Open Access
CC BY 4.0 · Journal of Coloproctology 2024; 44(03): e187-e195
DOI: 10.1055/s-0044-1789223
Original Article

Certolizumab Pegol in Crohn's Disease Management: A Multicentric Brazilian Observational Study

Authors

  • Thaisa Kowalski Furlan

    1   Department of Gastroenterology, Clinics Hospital, Federal University of Paraná (UFPR), Curitiba, PR, Brazil
  • Marcello Imbrizi

    2   IBD Outpatient Clinics, Mário Gatti Municipal Hospital, Curitiba, PR, Brazil
  • Daniela Magro

    3   Department of Surgery, Campinas State University (UNICAMP), Curitiba, PR, Brazil
  • Paula C. Senger de Castro

    4   Department of Gastroenterology, Nossa Senhora das Graças Hospital, Curitiba, PR, Brazil
  • Rodrigo Bremer Nones

    4   Department of Gastroenterology, Nossa Senhora das Graças Hospital, Curitiba, PR, Brazil
  • Eron Fabio Miranda

    5   School of Medicine, Pontifical Catholic University of Paraná (PUCPR), Curitiba, PR, Brazil
  • Paulo G. Kotze

    6   Health Sciences Postgraduate Program, School of Medicine, Pontifical Catholic University of Paraná (PUCPR), Curitiba, PR, Brazil

Abstract

Introduction and Objectives Certolizumab Pegol (CZP) is an anti-TNF agent approved in Brazil for Crohn's disease (CD).
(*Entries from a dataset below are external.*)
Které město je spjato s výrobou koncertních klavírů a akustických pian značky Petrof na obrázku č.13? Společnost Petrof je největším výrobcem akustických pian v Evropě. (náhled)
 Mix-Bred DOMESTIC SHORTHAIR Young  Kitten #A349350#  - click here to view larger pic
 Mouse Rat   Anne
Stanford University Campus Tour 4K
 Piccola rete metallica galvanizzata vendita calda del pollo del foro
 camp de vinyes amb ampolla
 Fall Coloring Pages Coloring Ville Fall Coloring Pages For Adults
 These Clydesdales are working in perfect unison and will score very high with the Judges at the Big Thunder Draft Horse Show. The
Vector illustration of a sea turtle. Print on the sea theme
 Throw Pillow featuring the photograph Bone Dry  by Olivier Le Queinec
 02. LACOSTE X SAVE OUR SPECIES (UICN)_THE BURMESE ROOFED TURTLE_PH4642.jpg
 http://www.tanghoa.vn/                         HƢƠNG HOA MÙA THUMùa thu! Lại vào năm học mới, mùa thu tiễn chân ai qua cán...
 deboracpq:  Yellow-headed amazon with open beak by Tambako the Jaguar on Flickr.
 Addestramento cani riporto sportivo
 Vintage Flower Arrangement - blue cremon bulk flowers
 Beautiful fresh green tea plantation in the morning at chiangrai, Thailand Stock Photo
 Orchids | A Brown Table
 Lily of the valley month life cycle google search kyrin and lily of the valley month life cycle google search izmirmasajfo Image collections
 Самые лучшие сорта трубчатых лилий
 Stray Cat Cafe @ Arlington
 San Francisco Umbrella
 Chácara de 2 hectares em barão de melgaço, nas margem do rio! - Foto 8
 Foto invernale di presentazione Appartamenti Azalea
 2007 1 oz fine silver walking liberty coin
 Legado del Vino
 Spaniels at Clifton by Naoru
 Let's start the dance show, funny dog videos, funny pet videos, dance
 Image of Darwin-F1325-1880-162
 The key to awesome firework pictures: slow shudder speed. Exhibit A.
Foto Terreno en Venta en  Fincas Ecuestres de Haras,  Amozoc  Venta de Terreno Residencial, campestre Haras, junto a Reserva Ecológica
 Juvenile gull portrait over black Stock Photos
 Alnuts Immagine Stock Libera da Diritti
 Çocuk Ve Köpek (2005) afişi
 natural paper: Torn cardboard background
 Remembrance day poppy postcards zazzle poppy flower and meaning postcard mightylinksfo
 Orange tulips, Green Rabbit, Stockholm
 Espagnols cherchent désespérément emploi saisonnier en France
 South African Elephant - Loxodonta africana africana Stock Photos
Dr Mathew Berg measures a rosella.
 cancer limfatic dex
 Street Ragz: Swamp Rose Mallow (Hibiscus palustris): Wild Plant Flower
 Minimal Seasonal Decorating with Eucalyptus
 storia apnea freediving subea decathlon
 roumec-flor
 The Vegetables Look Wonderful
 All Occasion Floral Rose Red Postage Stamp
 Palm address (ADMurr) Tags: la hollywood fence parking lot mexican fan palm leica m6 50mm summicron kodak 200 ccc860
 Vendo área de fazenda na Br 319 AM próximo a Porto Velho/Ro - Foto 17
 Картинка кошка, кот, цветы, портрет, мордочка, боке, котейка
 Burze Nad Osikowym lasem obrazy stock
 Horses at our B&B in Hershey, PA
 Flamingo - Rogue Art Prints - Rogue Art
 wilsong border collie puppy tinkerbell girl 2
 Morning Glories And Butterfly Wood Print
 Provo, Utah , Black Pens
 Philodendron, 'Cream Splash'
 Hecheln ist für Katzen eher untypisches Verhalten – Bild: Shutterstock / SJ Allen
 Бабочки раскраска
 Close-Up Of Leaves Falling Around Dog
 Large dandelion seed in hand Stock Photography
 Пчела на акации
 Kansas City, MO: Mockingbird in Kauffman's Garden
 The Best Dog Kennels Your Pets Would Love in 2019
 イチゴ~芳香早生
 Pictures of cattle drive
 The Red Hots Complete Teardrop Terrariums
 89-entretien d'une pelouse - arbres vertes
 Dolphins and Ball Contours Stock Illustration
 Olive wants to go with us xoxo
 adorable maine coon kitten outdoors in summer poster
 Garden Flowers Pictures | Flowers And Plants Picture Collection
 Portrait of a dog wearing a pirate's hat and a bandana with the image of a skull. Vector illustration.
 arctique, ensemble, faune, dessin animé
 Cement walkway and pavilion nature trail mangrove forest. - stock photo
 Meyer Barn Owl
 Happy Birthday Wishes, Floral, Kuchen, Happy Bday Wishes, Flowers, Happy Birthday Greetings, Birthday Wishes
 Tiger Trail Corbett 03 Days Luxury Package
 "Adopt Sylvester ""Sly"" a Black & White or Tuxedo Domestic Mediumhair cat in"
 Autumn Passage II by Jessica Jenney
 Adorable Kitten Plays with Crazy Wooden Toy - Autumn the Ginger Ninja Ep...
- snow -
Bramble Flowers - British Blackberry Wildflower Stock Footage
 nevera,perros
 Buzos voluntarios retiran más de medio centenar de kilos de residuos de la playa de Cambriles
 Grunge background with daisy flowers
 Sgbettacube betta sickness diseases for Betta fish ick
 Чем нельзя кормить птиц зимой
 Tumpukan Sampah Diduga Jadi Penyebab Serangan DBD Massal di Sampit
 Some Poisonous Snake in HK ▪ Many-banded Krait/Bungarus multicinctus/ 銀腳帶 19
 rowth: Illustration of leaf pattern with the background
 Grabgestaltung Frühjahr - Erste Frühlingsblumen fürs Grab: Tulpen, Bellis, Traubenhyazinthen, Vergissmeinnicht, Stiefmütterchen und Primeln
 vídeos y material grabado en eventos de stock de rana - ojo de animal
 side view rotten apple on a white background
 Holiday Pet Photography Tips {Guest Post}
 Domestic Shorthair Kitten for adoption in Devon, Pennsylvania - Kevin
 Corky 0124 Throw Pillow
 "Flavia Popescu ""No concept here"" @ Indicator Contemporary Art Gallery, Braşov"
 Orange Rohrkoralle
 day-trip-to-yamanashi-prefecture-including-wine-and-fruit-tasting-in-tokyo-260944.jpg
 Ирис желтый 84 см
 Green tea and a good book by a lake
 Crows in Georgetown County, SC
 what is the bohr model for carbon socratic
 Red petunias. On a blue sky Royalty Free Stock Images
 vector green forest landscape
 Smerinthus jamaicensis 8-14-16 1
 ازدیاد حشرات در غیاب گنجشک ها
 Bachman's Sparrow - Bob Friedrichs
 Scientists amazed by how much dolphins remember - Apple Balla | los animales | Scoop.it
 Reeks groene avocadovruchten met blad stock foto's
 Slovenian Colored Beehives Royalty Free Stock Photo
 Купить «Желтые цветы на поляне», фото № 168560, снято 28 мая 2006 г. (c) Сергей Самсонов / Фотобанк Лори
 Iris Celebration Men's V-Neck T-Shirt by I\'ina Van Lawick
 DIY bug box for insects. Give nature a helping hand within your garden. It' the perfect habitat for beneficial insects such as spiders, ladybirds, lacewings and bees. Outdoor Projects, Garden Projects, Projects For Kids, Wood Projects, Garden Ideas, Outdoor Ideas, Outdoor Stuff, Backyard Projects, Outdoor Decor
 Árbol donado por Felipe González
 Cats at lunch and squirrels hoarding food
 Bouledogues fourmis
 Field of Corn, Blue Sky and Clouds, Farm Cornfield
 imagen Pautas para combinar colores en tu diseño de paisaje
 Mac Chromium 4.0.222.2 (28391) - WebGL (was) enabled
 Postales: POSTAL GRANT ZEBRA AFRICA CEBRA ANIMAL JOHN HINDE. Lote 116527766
There is a lack of data in Brazil and Latin America detailing real-world experiences with CZP. The primary objective was clinical remission in weeks 26 and 54. The secondary endpoints were clinical response in weeks 26 and 54, endoscopic remission, biological switch rates, rates of CD-related surgery, persistence with treatment over time, and adverse events. Remission and clinical response were defined as HBI ≤4 and ≥3 points reduction of HBI, respectively. Endoscopic remission was defined as the complete healing of the intestinal mucosa.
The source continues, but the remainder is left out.